By Simon Thompson
Writer and director Gerrit Van Woudenberg’s Quantum Suicide is a movie that’s so strongly aligned with hard science fiction that it’s made out of granite and could walk into KFC, order a steak, and get one. This is a film that I would go out of my way to label as extremely marmitey, with your personal enjoyment depending on which side of the science fiction aisle your tastes align with.
If you happen to be a twitchy, Ritalin-addicted, JJ Abrams/ Michael Bay fan who wants to see lens flares and big things go boom- then avoid this thing like it’s handing out flyers to a mediocre karaoke bar. However, if you like serious intellectual science fiction in the vein of Arthur C Clarke or Isaac Asimov, as well as movies such as Tarkovsky’s Stalker, Primer, Blade Runner, 2001, Ex Machina, Arrival, and are currently arranging your Leo, Moebius and Enki Bilal collections alongside your TNG and Farscape DVDs as I write, then this is definitely the movie for you.
The plot of Quantum Suicide follows a physicist named Cayman (Andrew Rogerson), who is hellbent on finding the true meaning behind the theory of everything ( the quantum mechanical theory not that god- awful Eddie Redmayne Stephen Hawking movie). Cayman is utterly determined to the extent that he builds a particle accelerator out of scrapped objects in his garage to test his ideas, to the complete detriment of both his physical and mental health and his personal relationships.
Despite the movie being grounded in the hard science fiction tradition of being more concerned with theories and ideas than plot, this is fundamentally a narrative which explores the nature and cost of obsession. Through Gerrit Van Woundberg’s constant use of close-ups and quick-montage style editing, we see the cost that Cayman’s experiments have taken on him in stark full reality.
The decision to set the film in a dull suburban environment is an intelligent choice on Van Woudenberg’s part, in that he is able to juxtapose Cayman’s lofty ambitions with the soul-crushing mundanity of his environment, showing that despite Cayman’s immense intelligence he’s still stuck in a dead-end depressing situation like most people.
I would also like to reserve special praise for sound designer Mark Lazeski’s dissonant, almost Lynchian soundscape, which, as Cayman’s tinnitus begins to worsen, is only made more and more prominent as the movie’s narrative draws to a close.
Even though I wouldn’t describe Quantum Suicide as a particularly dialogue-driven movie, Andrew Rogerson excels in his portrayal of Cayman as a broken, stressed husk of a man as does Kate Totten in her performance as his long-suffering partner Genevieve, portraying her as tired and heartbroken as she watches the man she loves pursue his self-destructive path.

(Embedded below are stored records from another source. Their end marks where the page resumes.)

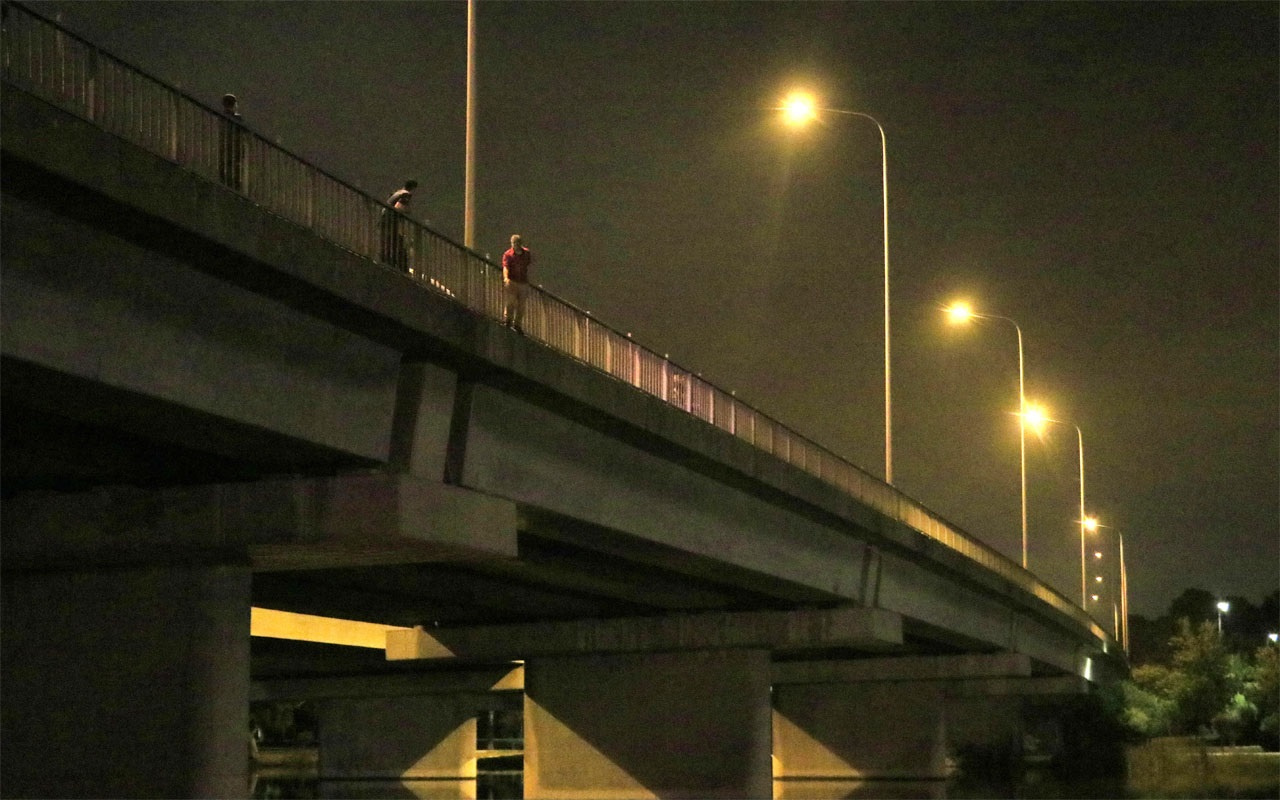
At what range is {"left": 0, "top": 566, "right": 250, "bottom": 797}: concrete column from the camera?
19.1 meters

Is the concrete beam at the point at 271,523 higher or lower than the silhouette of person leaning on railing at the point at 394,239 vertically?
lower

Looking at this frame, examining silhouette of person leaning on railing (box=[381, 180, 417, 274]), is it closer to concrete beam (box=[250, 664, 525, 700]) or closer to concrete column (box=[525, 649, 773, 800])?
concrete column (box=[525, 649, 773, 800])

Overall, Quantum Suicide is a well put together and intelligent piece of science fiction, although it does demand a lot from the audience it rewards them in return with stunning direction and resonant universal themes concerning the cost of unfettered and disastrous ambition. If you’re looking for an intellectual science fiction movie, Quantum Suicide is absolutely worth checking out.